◆ **文書の抜粋**
========================
メイストームの発生が予想されると気象庁では警戒を呼びかけるため
警報や注意報を発令します。

暴風などの影響が出る数日前から前日くらいまでには
警報や注意報が発表されますので、最新の気象情報に注意しておきましょう。

警報と注意報の違い

警報と注意報では以下のような違いがあります。

注意報:災害が起こるおそれのあるときに注意を呼びかける予報
警報 :重大災害が起こるおそれのあるときに警戒を呼びかける予報

警報のほうがより大きな影響・被害が想定される場合に発令されます。

風の強さの目安

強風や暴風と言ってもなかなかピンとこないかもしれません。
気象庁が発表している資料から、その風の強さを確認しておきましょう。

風の強さと吹き方を示した表
(引用先:気象庁)

この表では風の強さと吹き方に関して示してあります。
風の強さには4段階あり

  • やや強い風
  • 強い風
  • 非常に強い風
  • 猛烈な風

となっています。

表を見るとわかりますが、やや強い風でも傘がさせないほどですから
かなりの風だということがわかります。

メイストーム発生時には風速30メートルを越える猛烈な風が予想されますので
充分な注意が必要になります。
========================
◆ **保存済みの行**
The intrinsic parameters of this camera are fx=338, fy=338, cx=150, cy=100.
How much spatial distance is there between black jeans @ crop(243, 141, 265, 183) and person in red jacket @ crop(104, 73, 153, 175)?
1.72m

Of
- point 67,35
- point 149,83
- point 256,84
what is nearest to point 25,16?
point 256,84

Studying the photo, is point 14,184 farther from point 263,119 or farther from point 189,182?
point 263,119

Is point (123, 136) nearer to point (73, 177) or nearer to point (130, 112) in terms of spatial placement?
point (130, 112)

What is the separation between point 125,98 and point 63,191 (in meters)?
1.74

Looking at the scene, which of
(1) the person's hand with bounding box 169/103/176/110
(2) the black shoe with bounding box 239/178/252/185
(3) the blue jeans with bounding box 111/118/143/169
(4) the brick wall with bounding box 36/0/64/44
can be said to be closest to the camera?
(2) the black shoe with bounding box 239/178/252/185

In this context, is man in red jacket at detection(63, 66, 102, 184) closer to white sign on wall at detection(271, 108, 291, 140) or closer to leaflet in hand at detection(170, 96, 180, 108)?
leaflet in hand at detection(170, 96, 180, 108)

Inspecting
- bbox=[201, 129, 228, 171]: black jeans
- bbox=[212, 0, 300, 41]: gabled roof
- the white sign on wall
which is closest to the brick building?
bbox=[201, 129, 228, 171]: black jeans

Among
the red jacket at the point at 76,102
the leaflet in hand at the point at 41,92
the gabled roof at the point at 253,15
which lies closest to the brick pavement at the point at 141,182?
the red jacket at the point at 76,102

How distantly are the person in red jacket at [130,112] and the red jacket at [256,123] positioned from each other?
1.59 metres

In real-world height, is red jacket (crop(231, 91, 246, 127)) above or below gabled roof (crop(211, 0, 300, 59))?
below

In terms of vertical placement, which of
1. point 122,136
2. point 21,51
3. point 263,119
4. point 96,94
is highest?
========================
◆ **課題の内容**
a: メイストームに関する文章について、次の(i)〜(iii)が文章の内容と一致するかどうかを「はい」か「いいえ」で答え、判断の決め手となる文章中の語句を引用してください。(i) 注意報は重大災害が起こるおそれのあるときに発表される。(ii) 風の強さは4段階に分けられている。(iii) やや強い風であれば傘をさすことができる。
b: メイストームに関する文章の続きを書き進めてください。

◆ **解答例**
a:
(i) いいえ。「注意報:災害が起こるおそれのあるときに注意を呼びかける予報」
(ii) はい。「風の強さには4段階あり」
(iii) いいえ。「やや強い風でも傘がさせないほどですから」

b:
 

強風注意報・暴風警報時の備え

強風や暴風に関する気象情報が発令されたら、どのような準備をしたらよいでしょうか。
実際に風が強くなってしまうと危険ですので、情報を察知したら早めに対応しましょう。
特に屋外での作業が発生する場合は、風に飛ばされたり、飛んできた物に当たったりしないよう
注意しましょう。

事前の備え

強風に対する事前の備えは以下のようなものがあげられます。

  • 屋外にある倒れやすい物などを固定する
  • 家の中に入れられるものなら室内に移動する
  • マンションのベランダなどの荷物を固定する
  • 屋根や壁などを点検する
  • シャッターや雨戸などを閉じる
  • 窓ガラスをフィルム等で飛散防止対策する
  • 不要不急の外出を避ける

窓ガラスの飛散防止などは普段から準備しておくと良いでしょう。
屋外で作業や点検をする場合は安全を確保して行いましょう。

また、マンションの高層階では地上付近よりも風が強くなります。
ベランダ等の不用な物を置かず、飛ばされないような対策が必要です。

レジャーでの注意点

気象情報が発表されたら、予定していた計画を見なおして
計画変更するなどの配慮が必要になってきます。

それぞれのケースで確認しておきましょう。

山のレジャー

登山やハイキングなど山のレジャーでは、場所によっては雪が残っているケースがあります。
南からの温かい風が吹いてくるため、雪崩などに注意しなくてはなりません。

また前線の通過時には激しい雨、場合によっては雪や雹などが降る可能性もあります。
急な天候の変化に備え、雨具や防寒具を用意しておきましょう。

海のレジャー

強風によって高波が発生します。
船舶などは転覆の危険性が非常に高くなりますので警戒が必要です。

また堤防での釣りや海岸での潮干狩りなどでも急激に波が高くなる場合があります。
携帯ラジオなどで最新の気象情報をキャッチしておきましょう。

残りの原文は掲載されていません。